Have your say on charging points
Councillor Steve Reade at Bristol & Bath Science Park
PLANS to install electric vehicle charging points at the Bristol & Bath Science Park are taking their next step.
A public consultation on siting the new charging station in Feynman Way is open for comment until September 14.
The council is planning to ban parking of other vehicles at the site and on nearby stretches of Dirac Crescent and Westerleigh Lane, between the science park building and the National Composites Centre, a plan which is also open to consultation until the same date.
Plans for what the council described as a “flagship West of England charging hub” were announced earlier in the summer.

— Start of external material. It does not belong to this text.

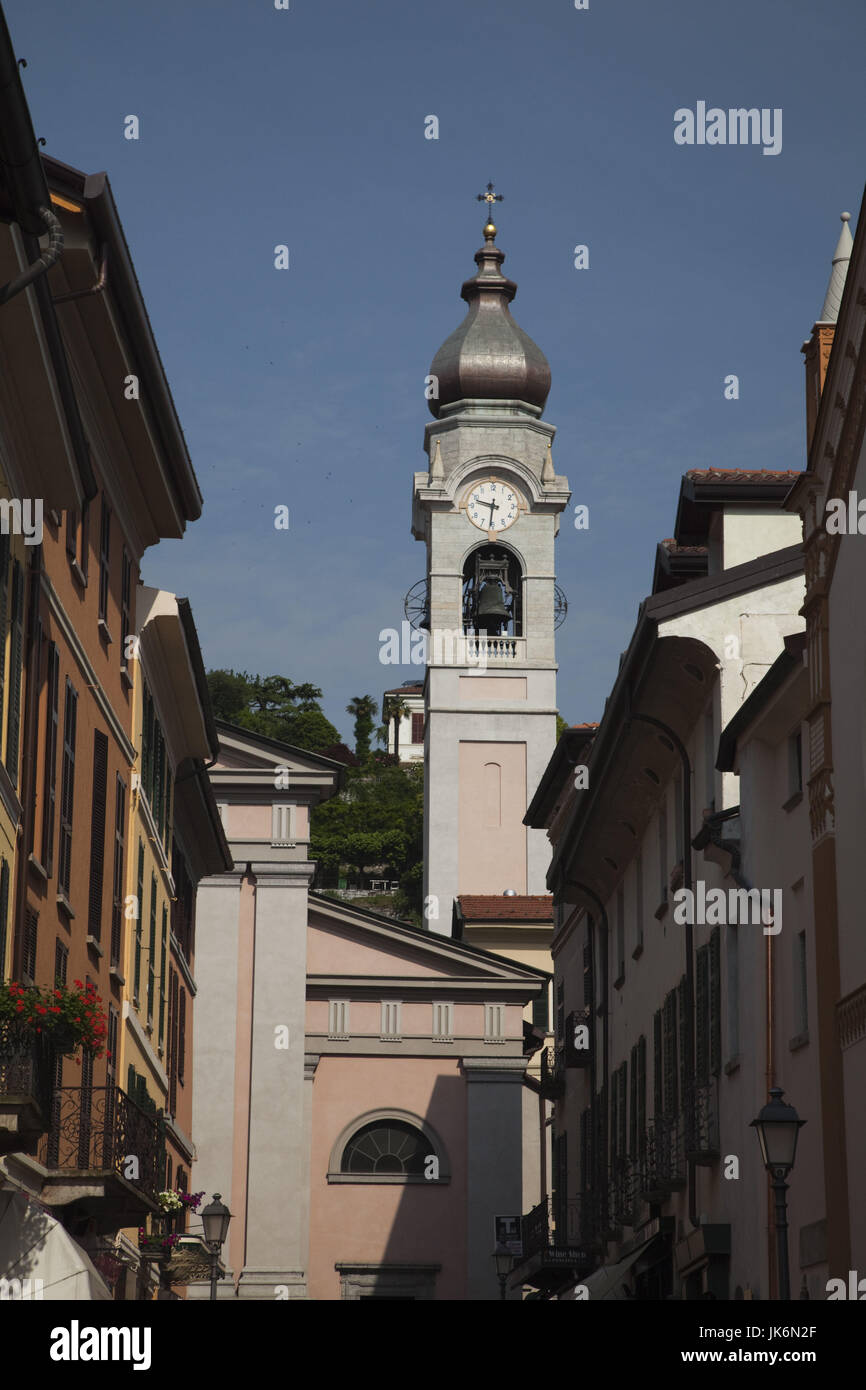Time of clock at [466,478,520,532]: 9:31
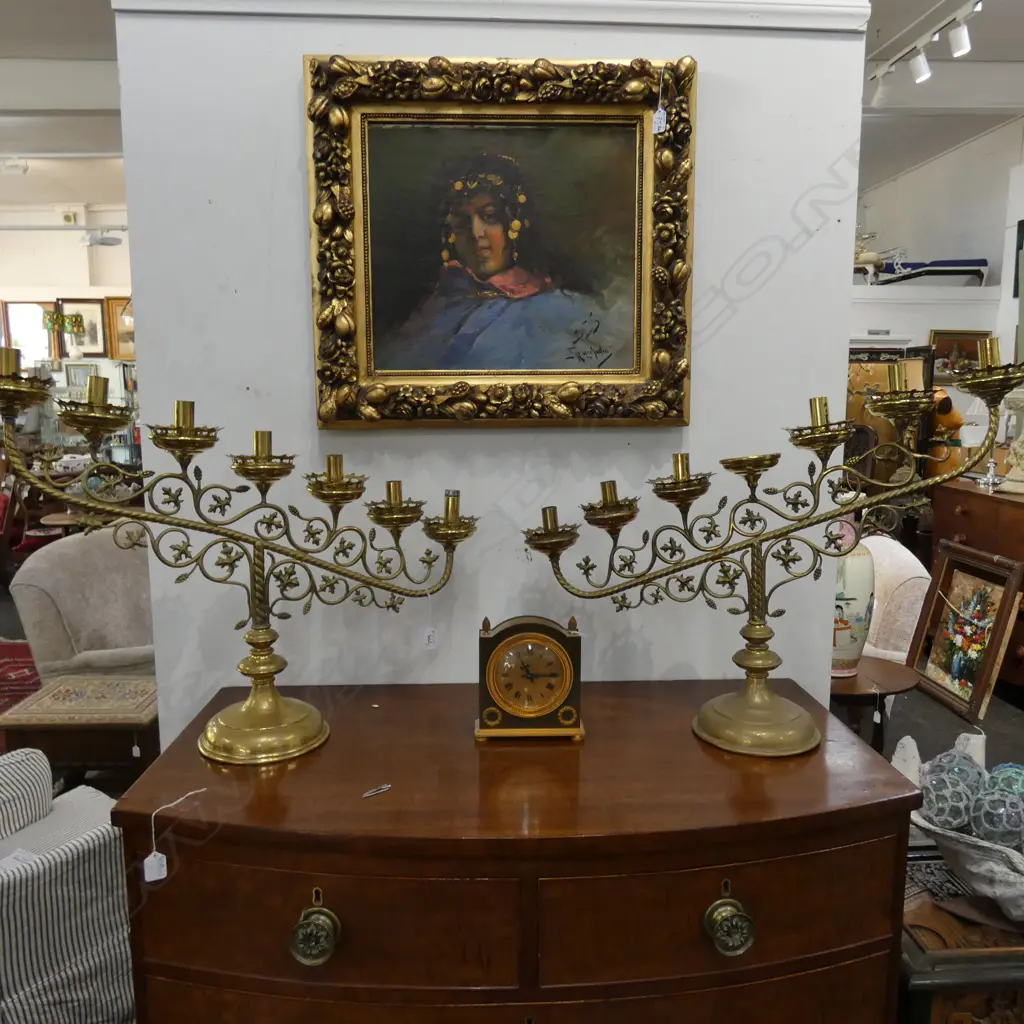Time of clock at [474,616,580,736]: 11:14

It will include five rapid chargers and one fast charger: the council says the rapid chargers will provide an 80% charge to an electric vehicle’s battery in around 30 minutes while the fast charger will take three hours for an 80% charge.

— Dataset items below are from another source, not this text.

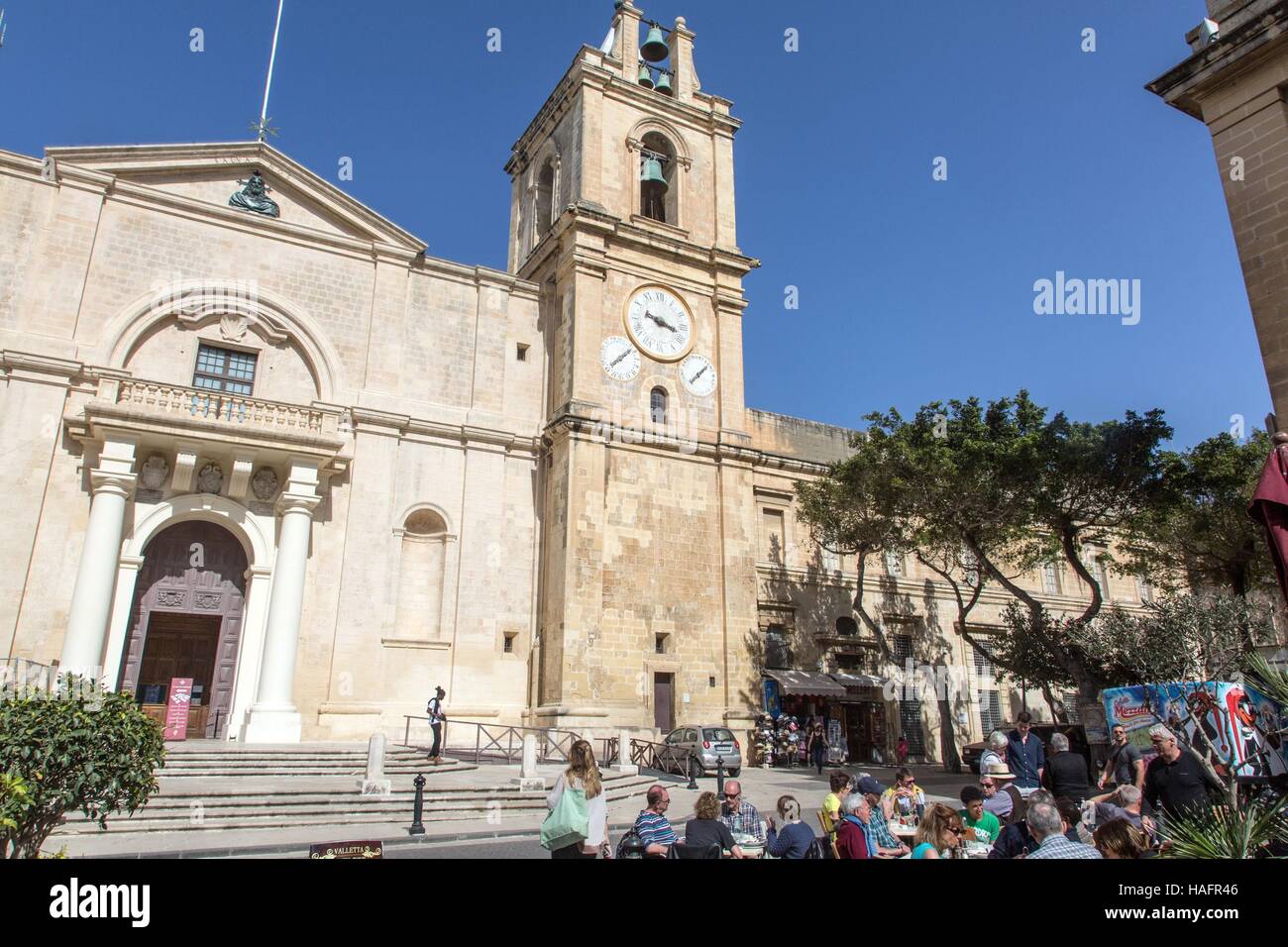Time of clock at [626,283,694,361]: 3:17
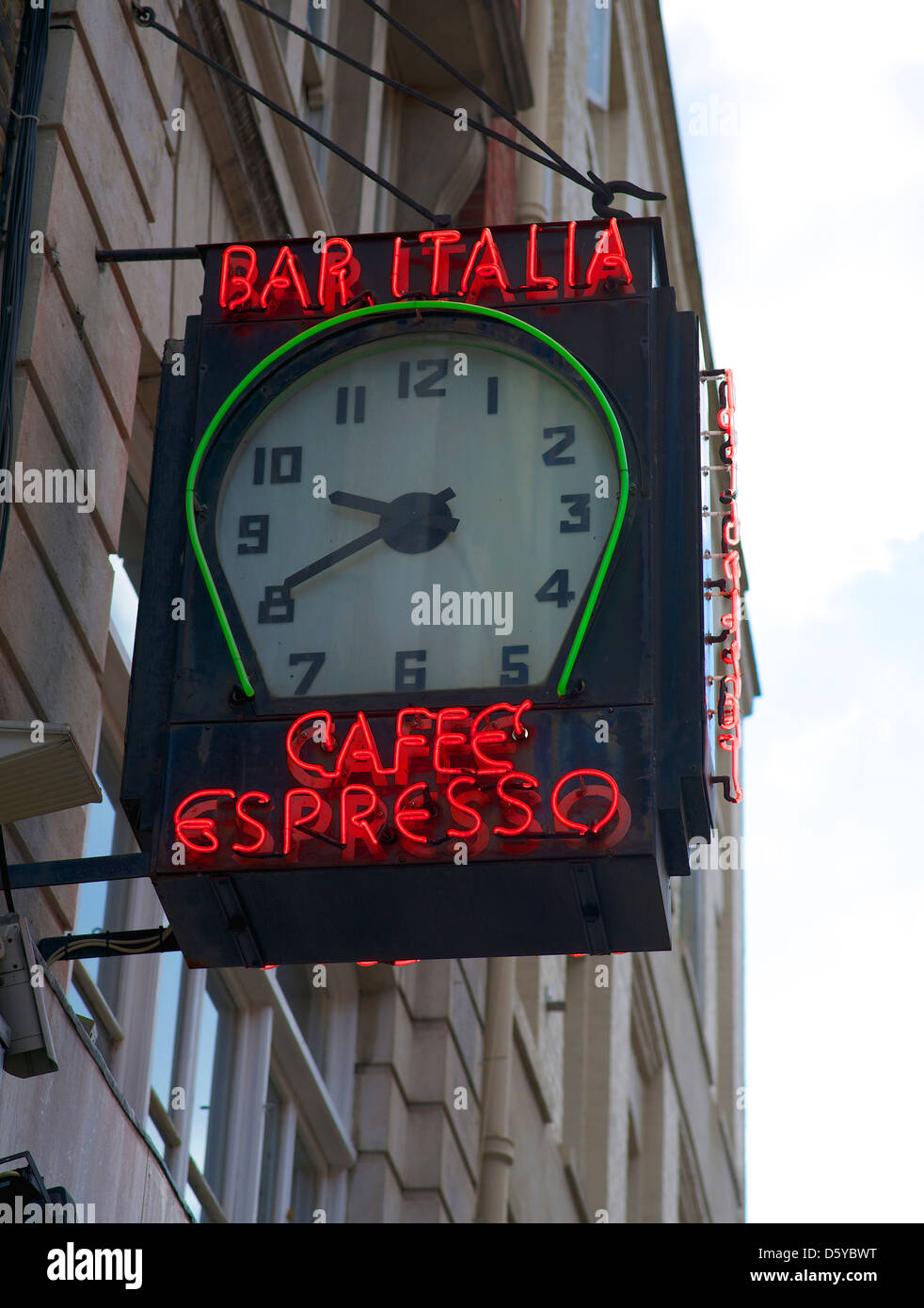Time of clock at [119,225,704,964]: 9:41
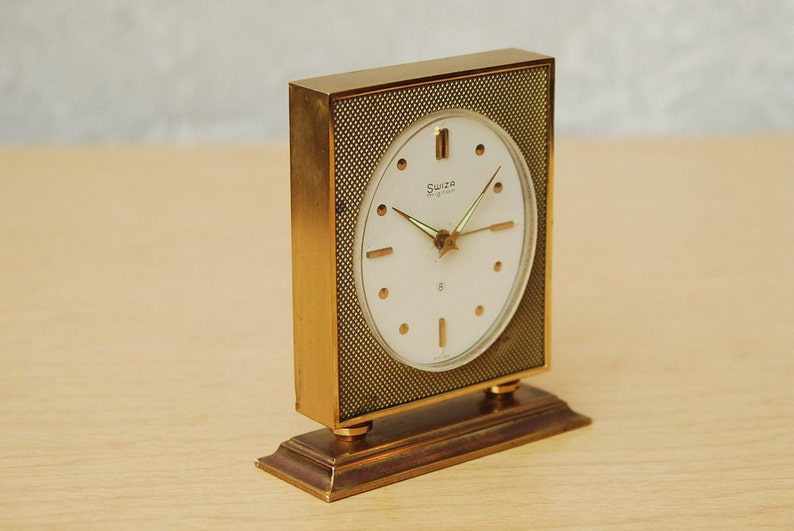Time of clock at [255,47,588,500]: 10:14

The council’s consultation documents show 10 parking bays for the rapid chargers, with a two-hour time limit, and a further two bays for the fast charger, with a four-hour limit: two bays for each of the chargers currently planned.

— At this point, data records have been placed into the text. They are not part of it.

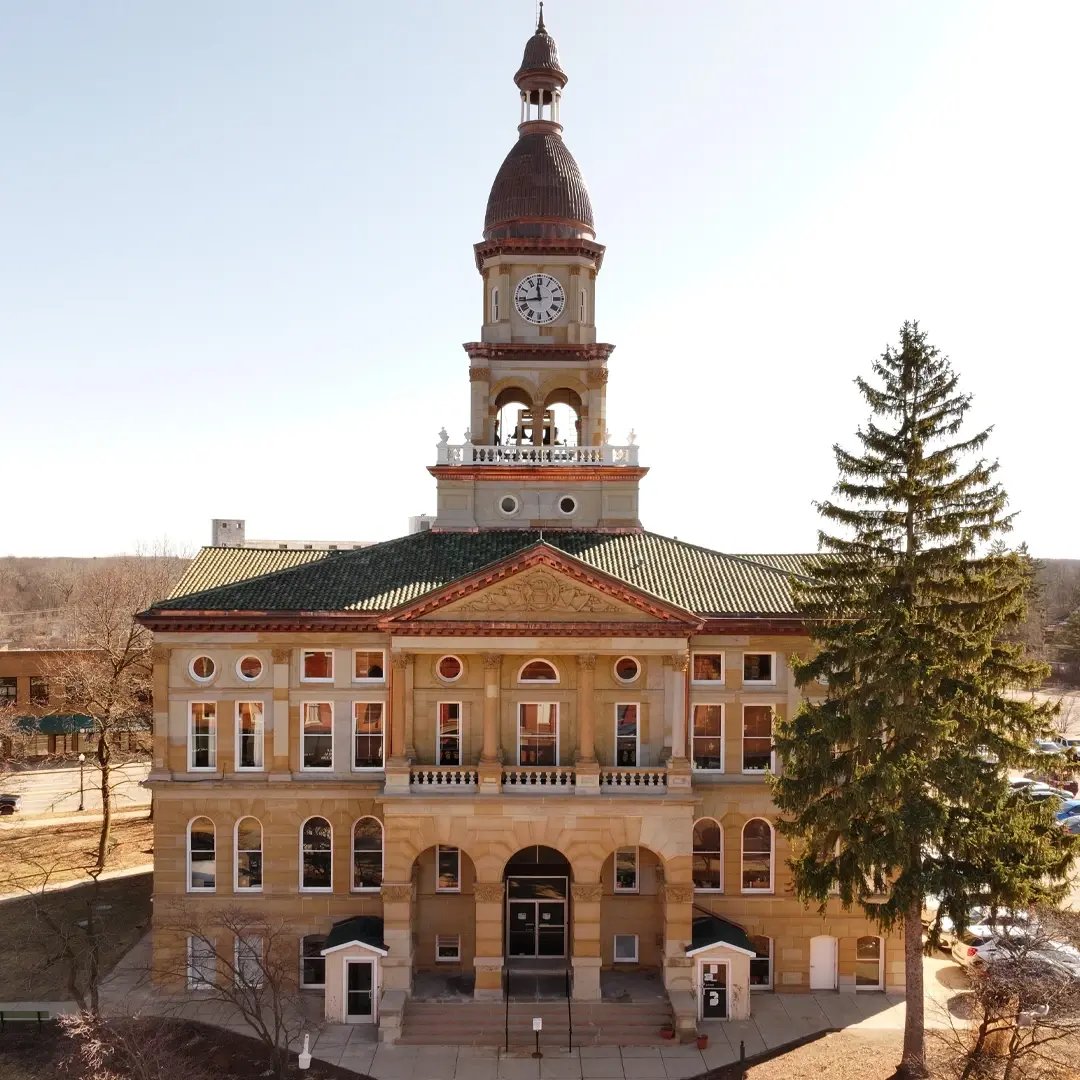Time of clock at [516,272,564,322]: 11:43
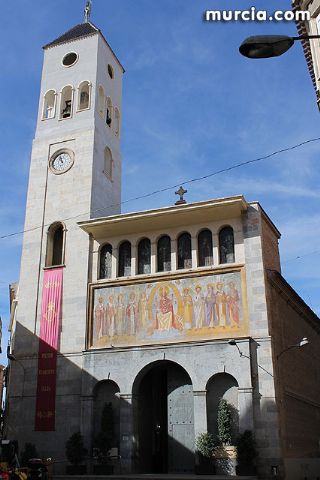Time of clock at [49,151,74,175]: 10:56
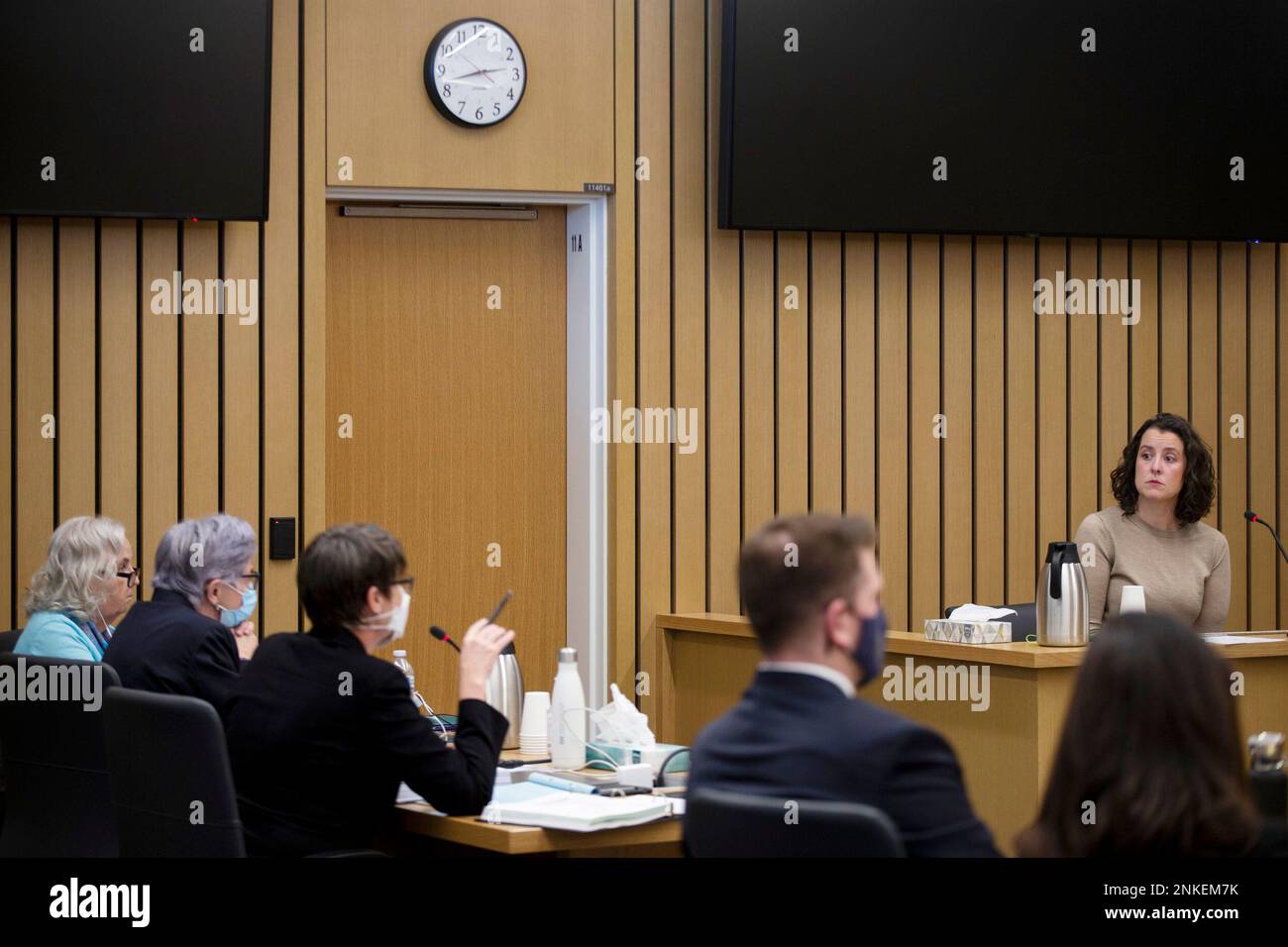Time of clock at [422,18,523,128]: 2:42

The consultation documents say: “To ensure that the charging spaces are not blocked by inappropriate (eg petrol or diesel engined) vehicles or by vehicles not using the chargers, restrictions on the type of vehicle and length of stay are required.
“This is to ensure the space is available for those people who are charging their electric vehicle.”
A canopy with solar panels will cover eight parking bays.
Comments can be made on the charging bays and parking restrictions via the consultations section of South Gloucestershire Council’s website.
The council announced plans build 14 new charging points across the district in July.
Opposition councillors have say the area currently has the lowest number of charging points per head of population in the whole of the South West.
Liberal Democrat councillor Adrian Rush cited the figures at a recent meeting of the council, saying that the district’s 59 public charging points – 20 of them funded by the council – represented 21 points per 100,000 people, compared with 24 in Bristol, 29 in Bath & North East Somerset and 38 in North Somerset.
He said: “Even sleepy Cornwall’s got 36.
“Some of the other local authorities are well into the 200s.
“When are we going to catch up with better local authorities?”
Cabinet member for transport Steve Reade acknowledged that South Gloucestershire had a “long way to go” in terms of charging points, and said he always raised the matter with developers.
It has been just over three years since the council last installed any new charging points in South Gloucestershire. The first of its 14 new charging points should be ready in November.